README
subtitle_scraper
The youtube api was being less of an API and more of a lamePI, so I created this. A module that will give you the captions/subitiles of a youtube video given the id
Install
npm install subtitle_scraper
Example
The module is very simple and hopefully self-explanitory based on this Example (using an Applied Science Video, check it out if you have time)
var subtitle_scraper = require('subtitle_scraper');
// In goes the youtube id, you can find this in the video url (usually "v=...")

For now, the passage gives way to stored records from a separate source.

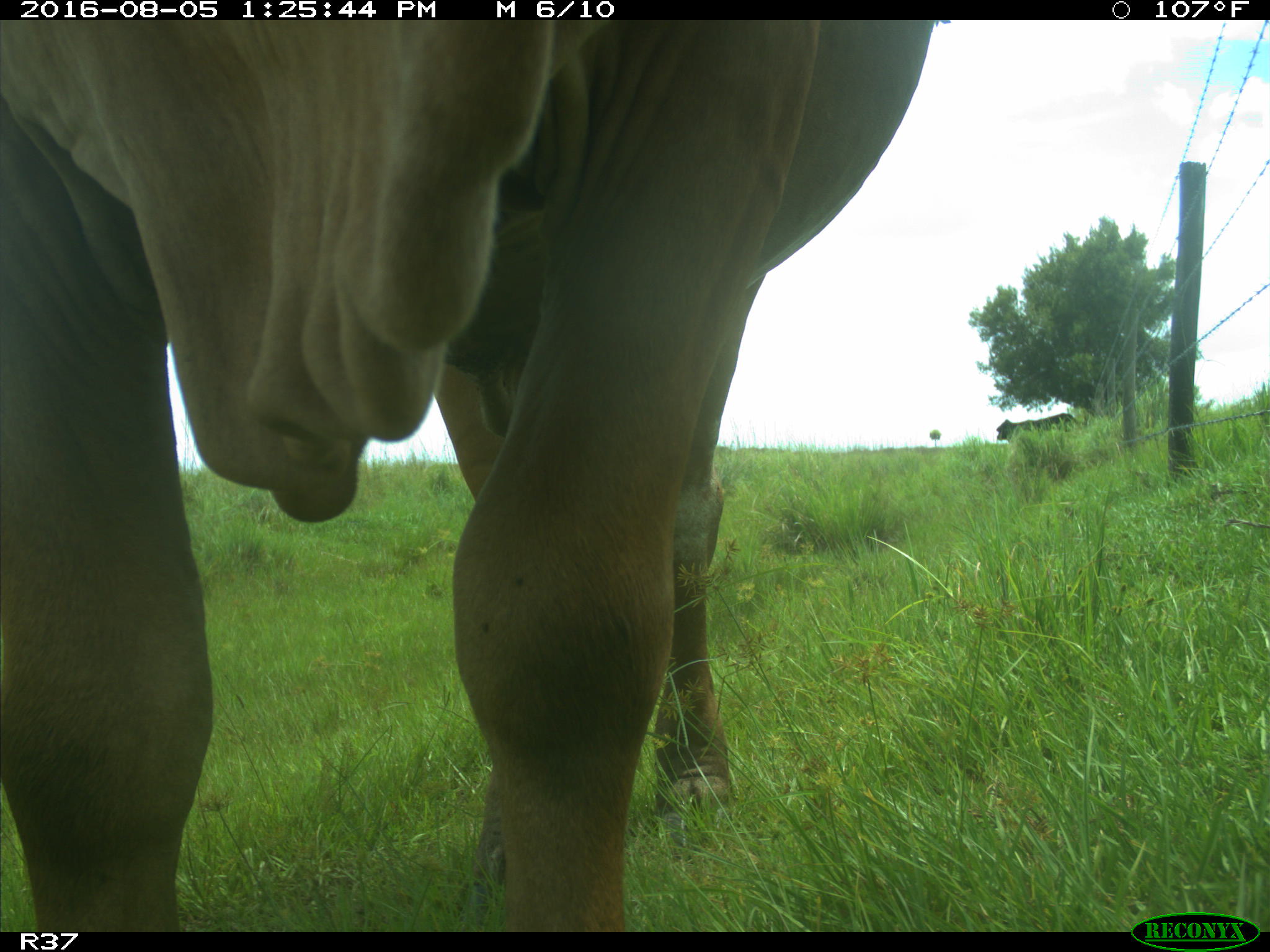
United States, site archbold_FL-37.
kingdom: Animalia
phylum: Chordata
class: Mammalia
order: Artiodactyla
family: Bovidae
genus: Bos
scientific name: Bos taurus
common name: domestic cow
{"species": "Bos taurus (domestic cow)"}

subtitle_scraper("l7qUo330J0M", function(err, arr, raw, url){
// err contains any errors straight from the "Request" module
// arr contains the json equivalent of the xml response of the subtitles
// url is the url queryed to get the subtitles
console.log(arr.transcript.text);
// arr.transcript.text will probably be the only useful part of "arr"
});
Youtube will give data like so
<transcript>
<text start="0" dur="4.61">
today on Applied Science I'd like to talk about my adventures in making deco
</text>
<text start="4.61" dur="4.13">
tape if you haven't heard deco tape is sort of an alternative to the currently
</text>
<text start="8.74" dur="4.09">
available adhesive tapes it actually works by a different mechanism and it's
</text>
<text start="12.83" dur="3.76">
not really a commercial product yet but it's got a lot of press Insert of
</text>
<text start="16.59" dur="4.57">
popular science articles and so it has a few attractive qualities that make it
</text>
</transcript>
The module uses xml2js to parse the xml. If you think there is a better option feel free to do what you want with that information. The results from xml2js:
{"transcript":
{"text":[
{"_":"today on Applied Science I'd like to\ntalk about my adventures in making deco","